Email Overload: Fighting a Forest Fire with a Bucket

Our inboxes are getting bigger and managing email is demanding more time out of our workdays. It’s easy to feel overwhelmed and overburdened, but new technology is making it possible to prioritize incoming messaging to reclaim the productivity that online communications had promised us.
Email is relentless as the primary form of business communication and is expected to stay that way with volume growing in double digits every year, according to Radicati Group. Some analysts project that social media could replace email, but it has thus far just cluttered up already busy inboxes with a near constant stream of notifications and updates. The time challenge may be further compounded by the result of downsizing and employees being asked to take on more work and hence more email.
Attempting to tame email overload without using the right tools is akin to fighting a forest fire with a bucket. As it is, many workers already spend a third of their email time before and after working hours processing email, and attempting to manually manage email just compounds the productivity problem.
What options do we have? One solution that defies common sense is “zero inbox” — regularly emptying your inbox to no emails left.
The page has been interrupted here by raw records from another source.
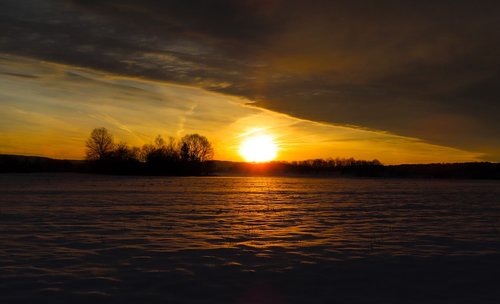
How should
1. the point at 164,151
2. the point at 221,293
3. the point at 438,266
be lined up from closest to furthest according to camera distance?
the point at 221,293
the point at 438,266
the point at 164,151

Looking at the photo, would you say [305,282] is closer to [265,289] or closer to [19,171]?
[265,289]

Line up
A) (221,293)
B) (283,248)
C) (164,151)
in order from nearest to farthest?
(221,293) → (283,248) → (164,151)

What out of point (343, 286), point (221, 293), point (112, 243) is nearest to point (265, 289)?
point (221, 293)

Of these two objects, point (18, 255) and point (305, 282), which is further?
point (18, 255)

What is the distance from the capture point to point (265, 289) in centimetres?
1141

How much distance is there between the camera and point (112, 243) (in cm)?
1764

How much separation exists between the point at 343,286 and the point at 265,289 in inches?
81.8

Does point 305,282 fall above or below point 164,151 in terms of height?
below

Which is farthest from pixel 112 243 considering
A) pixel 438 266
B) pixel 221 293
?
pixel 438 266

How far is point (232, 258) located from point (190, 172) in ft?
601

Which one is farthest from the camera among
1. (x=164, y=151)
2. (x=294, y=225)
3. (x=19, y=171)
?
(x=164, y=151)

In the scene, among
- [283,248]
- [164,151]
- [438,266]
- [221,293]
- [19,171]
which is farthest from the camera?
[164,151]

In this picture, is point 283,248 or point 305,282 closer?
point 305,282

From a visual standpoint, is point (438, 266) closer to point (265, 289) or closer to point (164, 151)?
point (265, 289)
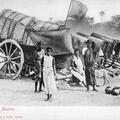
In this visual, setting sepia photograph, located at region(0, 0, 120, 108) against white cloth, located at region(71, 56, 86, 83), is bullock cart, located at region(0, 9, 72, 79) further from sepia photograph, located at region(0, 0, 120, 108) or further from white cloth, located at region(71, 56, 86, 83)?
white cloth, located at region(71, 56, 86, 83)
Making an empty inbox a goal in itself seems like a huge time waster. Imagine your epitaph; he died with an empty inbox. The fabled management guru Peter Drucker wrote: “Efficiency is doing things right; effectiveness is doing the right things. There is nothing so useless as doing efficiently that which should not be done at all.”
Your time is a zero-sum game. There should be better things to do in life than cleaning out one’s inbox.
Constantly checking your email destroys productivity. Study results vary, but one minute of interruption can cost between 15 to 24 minutes of productivity. Other actions for managing the inbox merely act as temporary remedies, i.e. swiping emails into one folder or another, not responding to CC’d emails, or programming complex filters that must be constantly updated as things change. Our client data shows that 19% or more of important email is never read and 36% or more of unimportant email is read – even when multiple techniques are being used to handle email overload. Clearly, new technology is needed.
The solution to email overload must address two key behavioral drivers for managing email; uncertainty that there may be an important email in the inbox, and fear there will be disastrous consequences if there is a late or no response. That solution is email prioritization that is automatic and dynamic.
We live in the age of “smart” technology. Smart drives many things from airplanes to electronic trading to appliances. Smart also works for learning from your email behavior to automatically and dynamically prioritize your email in multiple levels. Best practices for managing time that include systems such as Getting Things Done (GTD), 7 habits, and the Pomodoro Method, all emphasize the importance of setting priorities and planning actions. What if our inbox could do that for us?
Using smart technology to apply best practices to manage email is the only effective way to take back control of the inbox and our work lives. Convert the forest fire into a campfire.